• Redação - 29/05/2026 10:35 || Atualizado: 29/05/2026 10:43

A empresa contratada pela Prefeitura de Teresina, Distribuidora Mercury de Medicamentos Ltda, saiu de um contrato de pouco mais de R$ 600 mil no fim de 2023 para contratos que ultrapassam R$ 22 milhões dentro da estrutura da saúde pública de Caxias, no Maranhão. O crescimento acelerado da empresa no município passou a chamar atenção não apenas pelos valores envolvidos, mas principalmente pelo contexto em que a Mercury aparece ligada a uma empresa citada em investigações da Polícia Civil do Piauí, Gaeco e Draco no âmbito da chamada Operação Carbono Oculto 86.

O primeiro vínculo identificado entre a Mercury e a Prefeitura gerida por Gentil Neto (PP) foi firmado em 27 de dezembro de 2023. Registrado como Contrato Administrativo nº 001/2023, o acordo teve valor de R$ 604.800,00 para aquisição de medicamentos destinados à rede municipal de saúde.

Poucos meses depois, a empresa passou a aparecer vinculada a contratos muito mais robustos dentro da Secretaria Municipal de Saúde. O caso mais sensível identificado até agora envolve uma contratação estimada em cerca de R$ 22,5 milhões para fornecimento de medicamentos e materiais hospitalares através de adesão à ata de registro de preços, o mecanismo conhecido como “carona”.

Nesse modelo de contratação, a prefeitura utiliza uma licitação já realizada por outro órgão público em vez de promover uma concorrência própria.

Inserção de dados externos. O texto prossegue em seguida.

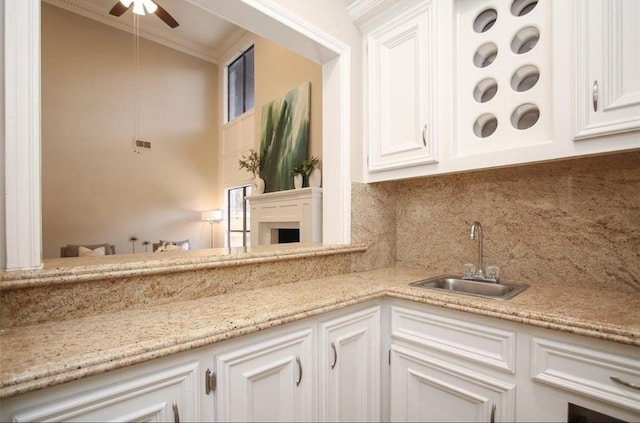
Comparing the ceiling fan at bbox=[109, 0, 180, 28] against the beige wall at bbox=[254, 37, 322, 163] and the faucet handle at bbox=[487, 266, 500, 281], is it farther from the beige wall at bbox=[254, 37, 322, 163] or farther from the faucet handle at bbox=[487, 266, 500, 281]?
the faucet handle at bbox=[487, 266, 500, 281]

Embora o procedimento seja permitido pela legislação, contratos milionários da saúde realizados por adesão à ata costumam despertar forte atenção de órgãos de controle devido ao risco de direcionamento, sobrepreço e baixa competitividade.

O salto da Mercury de um contrato de pouco mais de meio milhão para um vínculo milionário superior a R$ 22 milhões em curto espaço de tempo acabou se tornando um dos pontos mais críticos da pauta. Ainda mais porque os contratos ocorreram justamente dentro da área da saúde, setor historicamente marcado por investigações relacionadas a compras públicas e movimentações milionárias de recursos.

Outro fator que ampliou os questionamentos foi a ligação societária da Mercury com a empresa Pima Energia Participações Ltda. A Pima aparece citada em investigações conduzidas pela Polícia Civil do Piauí, Gaeco e Draco envolvendo suspeitas de lavagem de dinheiro, movimentações financeiras suspeitas e estruturas empresariais ligadas ao setor de combustíveis.

Investigadores passaram a analisar possíveis conexões entre contratos públicos, empresários e emendas parlamentares ligadas ao município de Caxias. Os diálogos apreendidos durante a investigação mencionariam negociações envolvendo recursos públicos e empresários associados ao esquema investigado.

O cenário passou a chamar ainda mais atenção porque os contratos da Mercury ocorreram justamente em um período em que a Prefeitura de Caxias realizou uma sequência de contratações milionárias na saúde entre dezembro de 2023 e 2025. Somente os contratos identificados nesse período ultrapassam dezenas de milhões de reais em aquisições de medicamentos, insumos hospitalares e materiais odontológicos.

Além do contrato milionário, a Mercury continuou aparecendo em atas e contratos posteriores ligados ao fornecimento de medicamentos; insumos hospitalares; materiais odontológicos e psicotrópicos para a rede municipal.

Levantamento realizado pelo Blog do Neto Ferreira mostra ainda que parte das vigências contratuais da empresa segue ativa até 2026 dentro da estrutura da Secretaria Municipal de Saúde de Caxias.

Outro detalhe que chama atenção é que, até o momento, ainda não há transparência clara sobre o valor total efetivamente pago à empresa ao longo da execução contratual. Isso porque contratos assinados não significam necessariamente pagamentos integrais realizados, o que abre margem para novas informações envolvendo empenhos; liquidações; ordens bancárias e pagamentos efetivos feitos pela prefeitura.

No entanto, o conjunto de fatores transformou o caso em uma bomba relógio através do crescimento explosivo dos contratos; adesões milionárias à ata e ligação societária com empresa citada em investigação policial envolvendo a chamada “máfia dos combustíveis”.